=== Exercises ===
a) According to the review of the Fast File System paper, what share of disk throughput did the original 512-byte Unix file system achieve?
b) From the review of the Fast File System paper, quote the passage starting at "Marshall K. McKusick, William" and ending at "1984, pp. 181-197.".
c) Write the next part of the review of the Fast File System paper, picking up after its final sentence.
*** Excerpt provided Section Begins ***
« The Design and Implementation of a Log-Structured File System | Main | Design and Implementation of the Sun Network Filesystem »

A Fast File System for UNIX

Marshall K. McKusick, William N. Joy, Samuel J. Leffler, and Robert S. Fabry. A Fast File System for UNIX. ACM Trans. on Computer Systems 2(3), August 1984, pp. 181-197.

Reviews due Thursday, 3/22

Comments

Summary:

The paper presents a faster reimplementation of the traditional file system (circa 4.2 BSD) which offers a magnitude order of improvement due to flexible allocation policies that allow better locality of reference and adapt to peripheral and processor characteristics. Certain features like advisory locks, long file names, quotas etc are added.

Problem:

The original 512-byte Unix file system offered very poor performance (2% of the disk throughput) due to the small block size, limited read-ahead and mostly non-consecutive (essentially random) allocation of blocks for files and directories. There was a need for a faster file system which could atleast saturate the disk capacity.
*** Excerpt provided Section Ends ***
*** Source data Section Begins ***
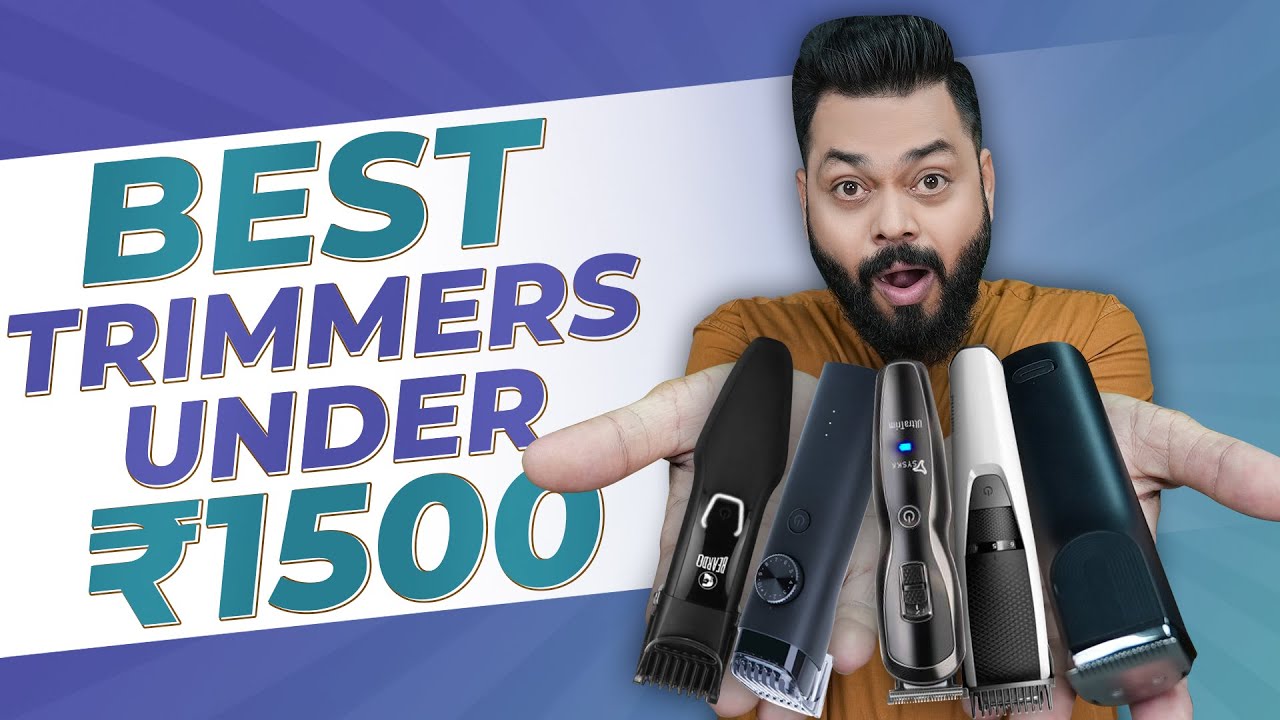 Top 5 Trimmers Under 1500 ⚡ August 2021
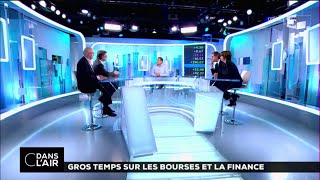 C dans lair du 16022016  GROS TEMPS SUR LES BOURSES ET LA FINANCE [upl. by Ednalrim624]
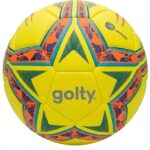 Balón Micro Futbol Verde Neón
*** Source data Section Ends ***
*** Source data Section Begins ***
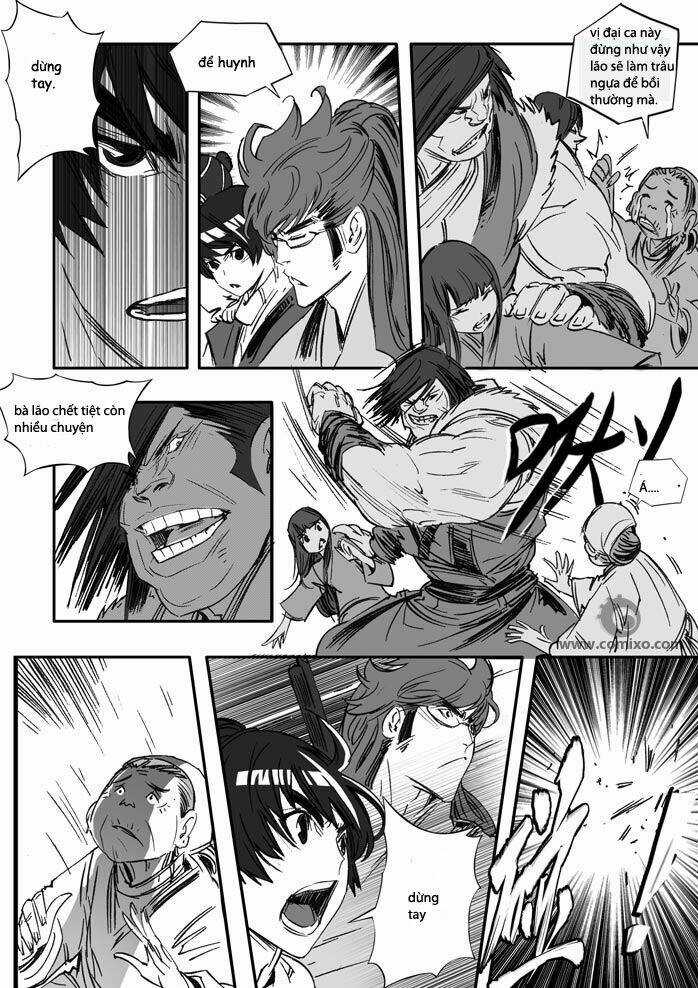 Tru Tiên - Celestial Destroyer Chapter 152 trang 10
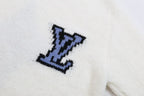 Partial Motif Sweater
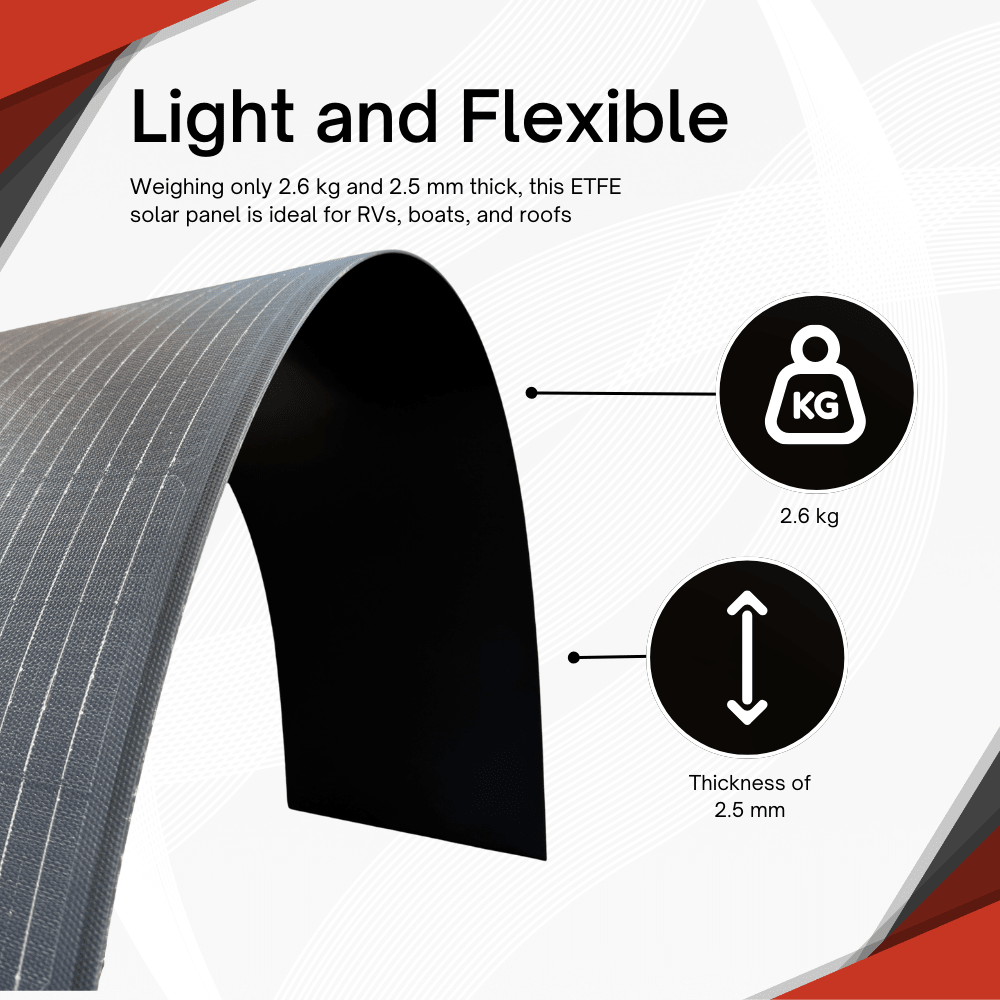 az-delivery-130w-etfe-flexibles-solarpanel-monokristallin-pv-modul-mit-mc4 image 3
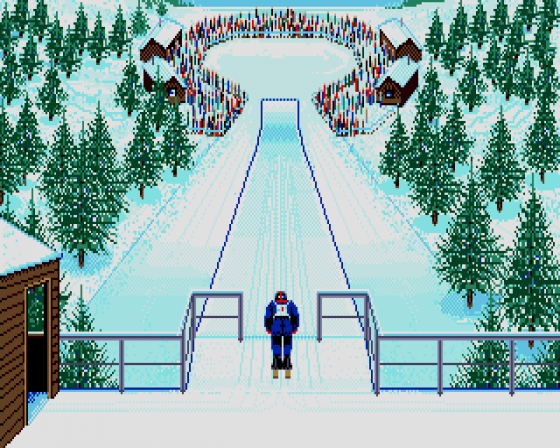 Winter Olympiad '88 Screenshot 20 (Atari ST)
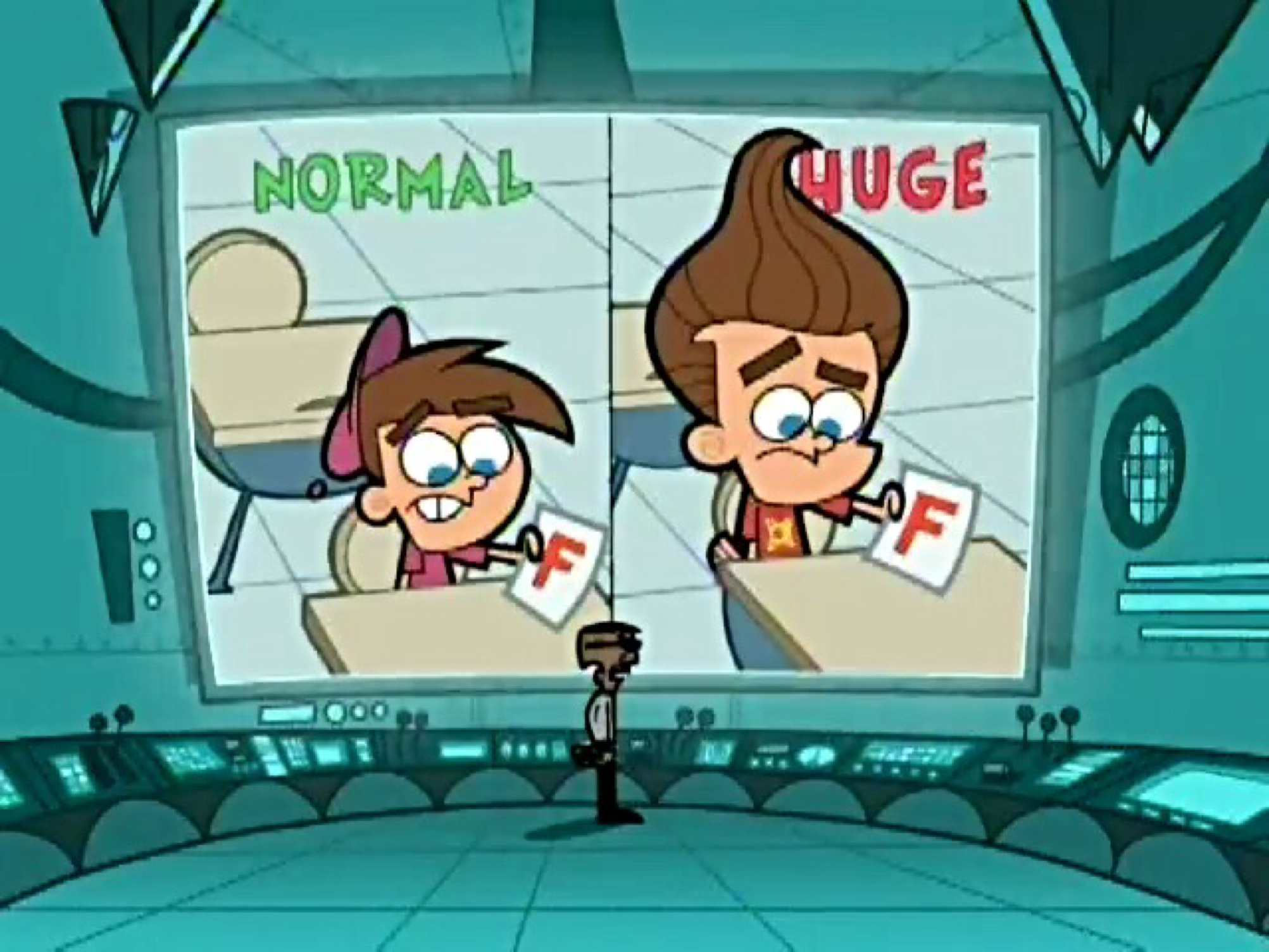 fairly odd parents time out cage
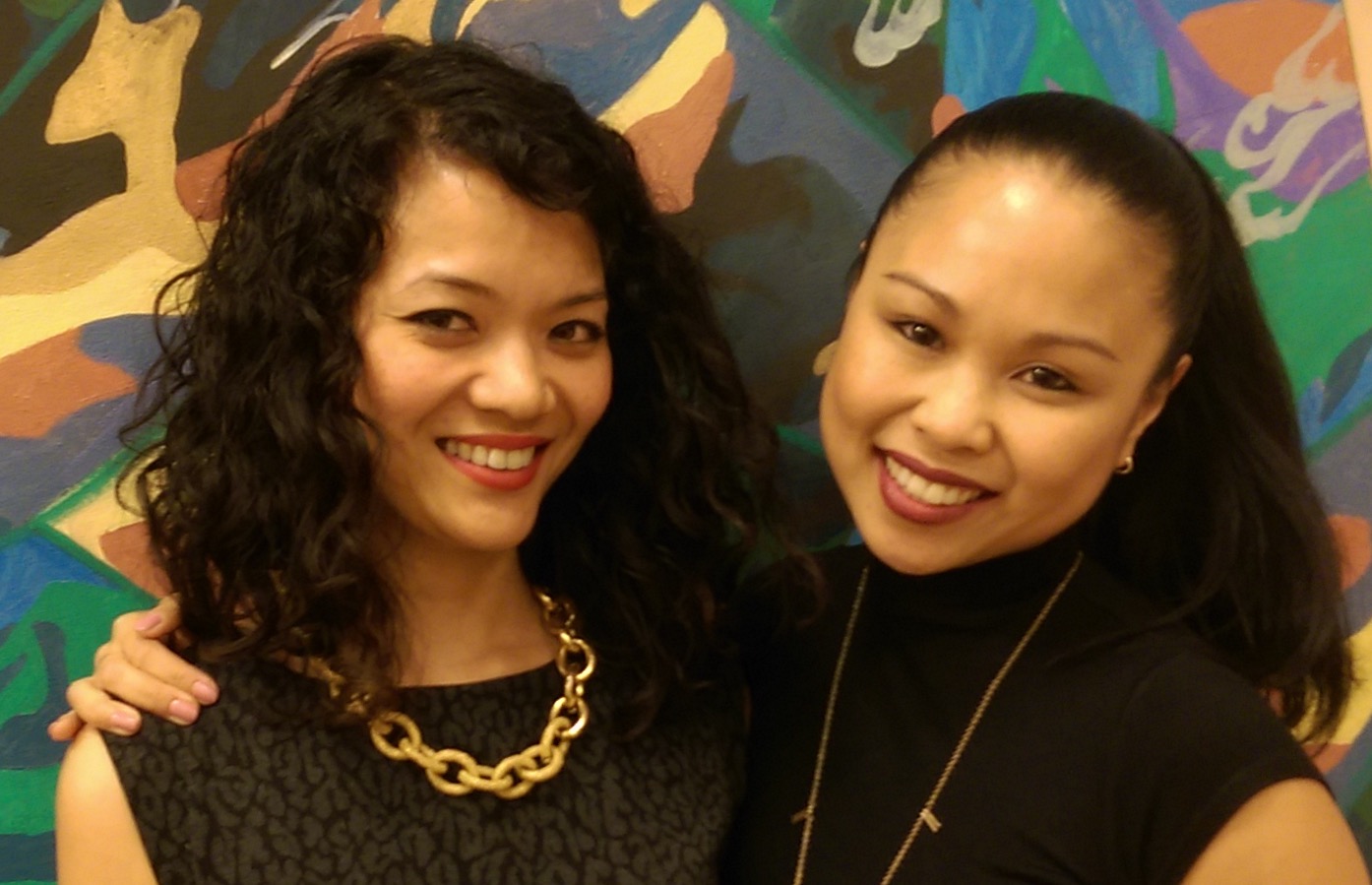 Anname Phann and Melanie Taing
*** Source data Section Ends ***
=== Exercise results ===
a) 2% of the disk throughput.

b)
Marshall K. McKusick, William N. Joy, Samuel J. Leffler, and Robert S. Fabry. A Fast File System for UNIX. ACM Trans. on Computer Systems 2(3), August 1984, pp. 181-197.

c)
Contributions:

Essentially the first working implementation of a file system that closed in on the hardware limits by intelligent block allocation policies. The authors used specialized knowledge about the hardware to improve performance.
The knowledge of the disk geometry was used to guide the design of the block allocation policy for both performance and resilience. The superblock was replicated across platters and cylinders.
Rotational layout tables were a clever way to allocate blocks so that the seek time was closely co-ordinated with processor capacity.
The upper bound on getting all the inodes for a particular cylinder group is very attractive and the clever design made it possible.
The increase in block size offered better performance but it was offset by the wastage in the small files case. The new idea here was fragments - basically variable block sizes. (Fragments present in ext2/ext3).

Flaws:

File system parameterizations are very hardware specific and evolution in hardware may prompt design changes. Disks with rotationally independent platters etc. They also briefly touch upon DMA which may potentially make some of the optimizations useless.

The preallocation of a few blocks at a time is discussed but not implemented. Also, the kernel buffers chaining for contiguous reads. (The authors point this out).

Performance:

The paper is on the vastly improved performance benefits of this file system over the traditional Unix file system. It is amazing that better algorithms improved the performance over 10 fold! The users of the time would have aggressively shifted to this file system. The contributions outlined are the primary reasons for the improved performance.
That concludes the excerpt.